Et la monsieur George j’ai envi de vous demandé à quoi donc peut
bien servir votre blog ? à passer le temps ? Pour la discutions ?
Quel but ? Quelle édification ? Si ce n’est qu’une inspiration pour  résonnement intellectuel,
j’avoue ne pas comprendre l’utilité de ce blog sinon de faire jolie sur internet

Eric George 29/04/2008 12:08


A quoi sert mon blog ? A rien. Enfin si, à me faire plaisir, à m'obliger à structurer un peu ma pensée en la mettant par écrit. Mais au regard de l'évangélisation, je reste persuadé que ce n'est
pas la qualité de l'annonce qui fait naître la foi dans les coeurs mais bien l'Esprit Saint. Alors, j'ai l'impression que ce blog fait partie  de ce qui m'est demandé en tant que chrétien et
pourtnat d'être uns erviteur parfaitement inutile... (enfin non, je n'en ai pas l'impresion, mais je devrais l'avoir).
Pour l'idole, navcré mais votre définition est sans doute plus rapide que la mienne mais vous perdez de vue tout un aspect, c'est qu'il y a bien des idoles que nous ne convoitons pas vraiment et
qui pourtant nosu détournent de Dieu: ce qui nous terrifie et nous désespère est aussi idole...
Pour l'intellectualisme.
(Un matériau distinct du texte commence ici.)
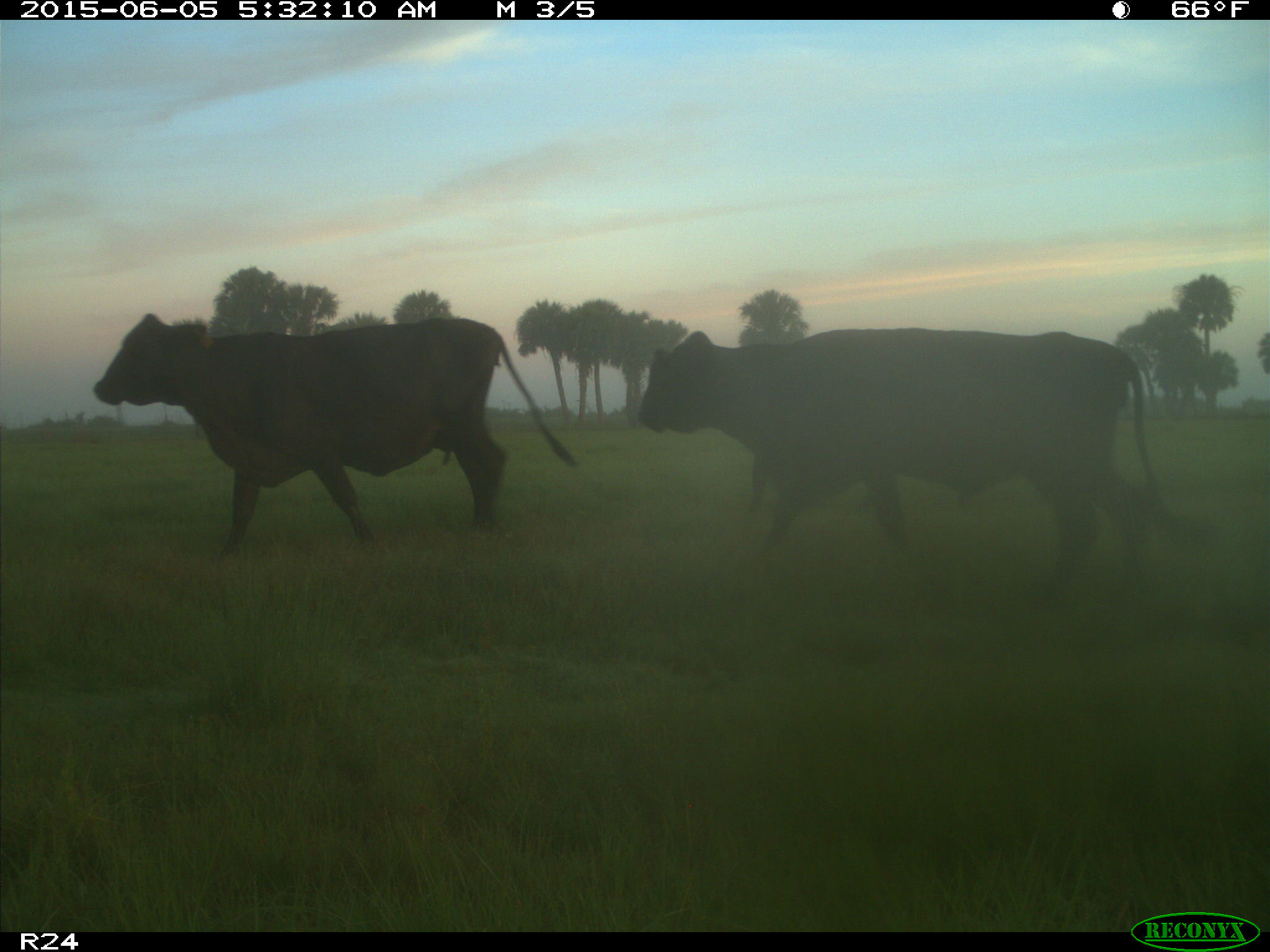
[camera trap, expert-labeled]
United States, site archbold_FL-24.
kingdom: Animalia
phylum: Chordata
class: Mammalia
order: Artiodactyla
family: Bovidae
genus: Bos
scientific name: Bos taurus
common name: domestic cow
Bos taurus (domestic cow).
Eh bien pour ma part, si je sais bien que je suis un intello, je n'ai pas l'impression d'être un penseur particulièrement brillant (c'est d'ailleurs sans doute parce que je
ne suis pas assez brillant que je dois être parfois un peu difficile à suivre). Et si vous croyez que c'est propre au protestantisme moderne je vous invite à aller lire les réformateurs. Et puis
vous pouvez même aller lire les lettres de Paul ou l'évangile selon Jean. la profondeur de leur pensée n'a pas empêché de grands réveil, à ce que je sache... et même les synoptiques qu'on voit trop
souvent comme simple démontrent une grande rigueur et une grande profondeur de raisonnement... Ceci dit,, je ne crois pas non plus que l'adhésion d'un grand nombre soit forcément un gage de
fidélité à l'Evangile. Pour ma part, je crois même que le christianisme a eu parfois tendance àdéformer le message pour avoir plus de succès et que c'est dommage... Donc, je vais continuer à
essayer de dire ce que je crois, à essayer de provoquer des réflexions. Et tant pis si ça fait baisser les stats de mon blog...


ti'hamo 12/04/2008 11:08

être en permanence tourné verts Dieu tout le temps, j'avoue que je n'y
crois qu'à moitié (ou alors pour les femmes qui ont un cerveau capable
de se concentrer sur deux choses à la fois)héhé, c'est pas faux.Non, non, mais j'ai bien compris le propos, c'était juste une digression qui venait comme ça dans le thème. Et c'est vrai que l'on peut virer à l'idolâtire lors même que l'on pense à Dieu...ou que l'on fait mine de penser à Dieu, alors. Ou plutôt, si, ous avez raison, que l'on "pense" à Dieu.Qu'on pense à lui, mais sans être réellement tournés vers lui - ou habités de lui. ou quelquechose comme ça.